Les modèles mathématiques ont longtemps été utilisés pour fournir des informations sur l'écologie et l'évolution de la distribution spatiale des populations. Les résultats de ces modèles ont contribué à éclairer les décisions de conservation et de gestion afin de contrôler la propagation des espèces envahissantes et de prévoir les impacts du changement climatique sur les populations de plantes. La dispersion et la fécondité sont deux traits fondamentaux qui sous-tendent la propagation des populations. Dans le passé, la plupart des modèles de distribution spatiale reposaient sur des estimations moyennes de la dispersion et de la démographie, mais ces taux présentent souvent des variations substantielles au sein des populations. Cette variation individuelle est connue pour avoir des conséquences importantes sur de nombreux processus écologiques et évolutifs. La question se pose donc de savoir quel effet ont-elles sur la répartition spatiale des populations ?

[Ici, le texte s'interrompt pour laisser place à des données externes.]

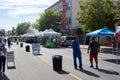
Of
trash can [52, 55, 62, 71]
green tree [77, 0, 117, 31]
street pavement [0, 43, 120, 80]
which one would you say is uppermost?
green tree [77, 0, 117, 31]

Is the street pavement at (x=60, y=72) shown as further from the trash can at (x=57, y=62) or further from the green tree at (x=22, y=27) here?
the green tree at (x=22, y=27)

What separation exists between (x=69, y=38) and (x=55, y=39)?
233 cm

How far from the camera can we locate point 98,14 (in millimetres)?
44125

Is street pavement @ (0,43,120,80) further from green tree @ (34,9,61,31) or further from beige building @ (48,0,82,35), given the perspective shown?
green tree @ (34,9,61,31)

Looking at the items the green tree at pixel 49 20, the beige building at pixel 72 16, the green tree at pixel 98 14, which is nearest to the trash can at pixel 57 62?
the green tree at pixel 98 14

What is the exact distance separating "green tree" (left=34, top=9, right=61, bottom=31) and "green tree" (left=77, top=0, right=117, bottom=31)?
37.4m

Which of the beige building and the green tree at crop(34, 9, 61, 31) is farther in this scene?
the green tree at crop(34, 9, 61, 31)

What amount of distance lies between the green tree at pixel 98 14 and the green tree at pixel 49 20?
37362mm

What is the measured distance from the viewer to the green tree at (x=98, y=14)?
145 ft

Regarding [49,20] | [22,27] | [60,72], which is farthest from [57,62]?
[22,27]

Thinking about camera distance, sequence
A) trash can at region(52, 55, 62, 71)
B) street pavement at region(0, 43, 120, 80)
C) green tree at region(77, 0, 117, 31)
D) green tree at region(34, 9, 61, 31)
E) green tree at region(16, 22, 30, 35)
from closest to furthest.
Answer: street pavement at region(0, 43, 120, 80) → trash can at region(52, 55, 62, 71) → green tree at region(77, 0, 117, 31) → green tree at region(34, 9, 61, 31) → green tree at region(16, 22, 30, 35)

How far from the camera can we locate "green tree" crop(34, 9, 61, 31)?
83312mm

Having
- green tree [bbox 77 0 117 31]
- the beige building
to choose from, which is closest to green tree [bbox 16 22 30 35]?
the beige building

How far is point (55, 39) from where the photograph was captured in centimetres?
5503
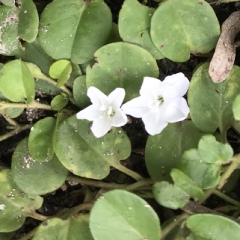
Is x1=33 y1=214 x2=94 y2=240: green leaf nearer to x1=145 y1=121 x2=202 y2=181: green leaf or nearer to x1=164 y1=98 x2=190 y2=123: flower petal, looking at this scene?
x1=145 y1=121 x2=202 y2=181: green leaf

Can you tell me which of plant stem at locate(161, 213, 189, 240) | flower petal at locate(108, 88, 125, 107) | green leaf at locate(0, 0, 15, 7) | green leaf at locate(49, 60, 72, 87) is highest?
green leaf at locate(0, 0, 15, 7)

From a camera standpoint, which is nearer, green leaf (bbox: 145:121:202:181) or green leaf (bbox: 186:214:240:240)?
green leaf (bbox: 186:214:240:240)

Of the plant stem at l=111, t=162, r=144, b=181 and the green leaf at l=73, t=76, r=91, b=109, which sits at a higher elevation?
the green leaf at l=73, t=76, r=91, b=109

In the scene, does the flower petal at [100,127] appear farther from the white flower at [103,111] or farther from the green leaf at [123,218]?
the green leaf at [123,218]

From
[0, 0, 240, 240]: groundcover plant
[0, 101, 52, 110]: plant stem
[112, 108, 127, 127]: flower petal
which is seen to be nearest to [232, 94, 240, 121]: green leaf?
[0, 0, 240, 240]: groundcover plant

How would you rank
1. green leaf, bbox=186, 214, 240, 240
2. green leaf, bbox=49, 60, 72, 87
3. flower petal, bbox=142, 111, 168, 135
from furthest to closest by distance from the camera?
green leaf, bbox=49, 60, 72, 87
flower petal, bbox=142, 111, 168, 135
green leaf, bbox=186, 214, 240, 240

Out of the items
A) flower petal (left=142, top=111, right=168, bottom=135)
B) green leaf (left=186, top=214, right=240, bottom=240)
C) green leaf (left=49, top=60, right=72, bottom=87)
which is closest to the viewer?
green leaf (left=186, top=214, right=240, bottom=240)

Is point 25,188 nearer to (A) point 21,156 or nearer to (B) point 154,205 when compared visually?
(A) point 21,156

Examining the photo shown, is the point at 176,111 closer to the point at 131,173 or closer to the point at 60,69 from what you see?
the point at 131,173
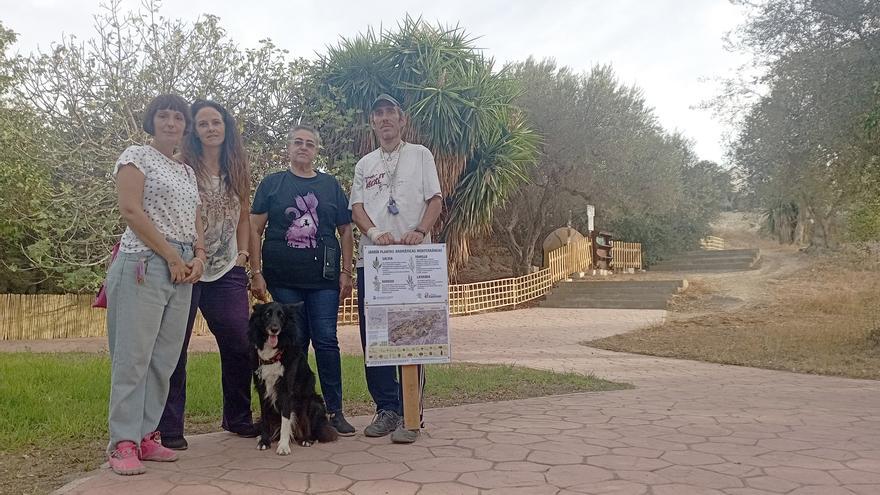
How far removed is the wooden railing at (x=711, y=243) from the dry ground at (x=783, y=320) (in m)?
7.74

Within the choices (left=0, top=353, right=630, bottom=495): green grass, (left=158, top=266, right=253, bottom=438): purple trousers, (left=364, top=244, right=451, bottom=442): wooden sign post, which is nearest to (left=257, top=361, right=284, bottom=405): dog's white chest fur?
(left=158, top=266, right=253, bottom=438): purple trousers

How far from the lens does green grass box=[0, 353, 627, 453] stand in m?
3.95

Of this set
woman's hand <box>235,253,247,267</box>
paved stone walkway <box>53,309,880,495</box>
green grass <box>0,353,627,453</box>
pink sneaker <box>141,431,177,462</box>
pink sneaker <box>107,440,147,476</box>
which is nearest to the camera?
paved stone walkway <box>53,309,880,495</box>

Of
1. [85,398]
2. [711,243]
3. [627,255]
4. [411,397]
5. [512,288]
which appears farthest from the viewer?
[711,243]

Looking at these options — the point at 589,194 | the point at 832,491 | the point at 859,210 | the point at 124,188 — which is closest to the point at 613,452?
the point at 832,491

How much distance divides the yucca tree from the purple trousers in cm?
1021

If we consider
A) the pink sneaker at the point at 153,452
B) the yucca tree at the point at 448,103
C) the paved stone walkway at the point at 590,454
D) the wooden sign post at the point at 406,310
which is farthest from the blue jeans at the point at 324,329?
the yucca tree at the point at 448,103

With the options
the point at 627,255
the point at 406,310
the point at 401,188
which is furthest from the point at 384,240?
the point at 627,255

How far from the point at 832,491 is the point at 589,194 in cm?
1956

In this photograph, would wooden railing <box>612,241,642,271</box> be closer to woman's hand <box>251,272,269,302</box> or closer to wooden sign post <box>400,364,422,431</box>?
wooden sign post <box>400,364,422,431</box>

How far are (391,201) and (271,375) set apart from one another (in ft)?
3.98

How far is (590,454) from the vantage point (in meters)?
3.26

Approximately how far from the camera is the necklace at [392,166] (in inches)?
149

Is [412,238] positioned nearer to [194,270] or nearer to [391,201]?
[391,201]
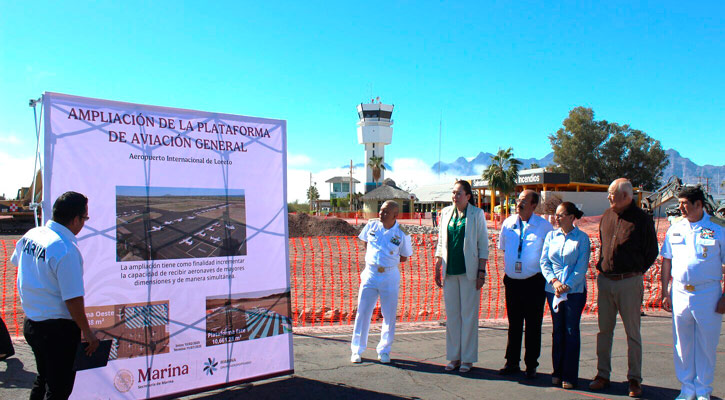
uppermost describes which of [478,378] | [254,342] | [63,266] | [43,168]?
[43,168]

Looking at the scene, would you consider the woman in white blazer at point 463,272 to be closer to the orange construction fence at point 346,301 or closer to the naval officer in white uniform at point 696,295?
the naval officer in white uniform at point 696,295

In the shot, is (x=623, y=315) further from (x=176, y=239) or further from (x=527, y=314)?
(x=176, y=239)

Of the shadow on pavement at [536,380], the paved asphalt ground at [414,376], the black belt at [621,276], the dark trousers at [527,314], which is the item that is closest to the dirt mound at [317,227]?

En utilisant des approximations analytiques et des calculs numériques basés sur Acer rubrum, Schreiber & Beckman ont constaté que la variation individuelle des taux de dispersion moyens (σL/L) augmentent les taux de propagation spatiale. Covariation avec la variation individuelle de la fécondité (σL/L) et l'héritabilité de cette variation conduit à des taux de propagation encore plus élevés. Crédit image : M. Pintar

Dans leur nouvelle étude publiée dans AoBP, Scheiber et Beckman utilisent des modèles mathématiques pour examiner comment la variation individuelle des traits de distribution et leur héritabilité influencent les taux de propagation spatiale des populations. Ils montrent que la variation individuelle de la dispersion augmente les taux de propagation et que plus cette variation est héréditaire, plus l'augmentation est importante. Les plus fortes augmentations des taux de propagation se produisent lorsque la variation de la dispersion covarie positivement avec la fécondité. Les résultats de cette étude soulignent l'importance d'estimer la variation individuelle des taux de dispersion, les syndromes de dispersion dans lesquels la fécondité et la dispersion co-varient positivement, et l'héritabilité de ces traits pour prédire la propagation des populations.

Cet article a été publié dans le cadre du numéro spécial de l'AoBP intitulé Le rôle de la dispersion des graines dans les populations végétales : perspectives et avancées dans un monde en mutation.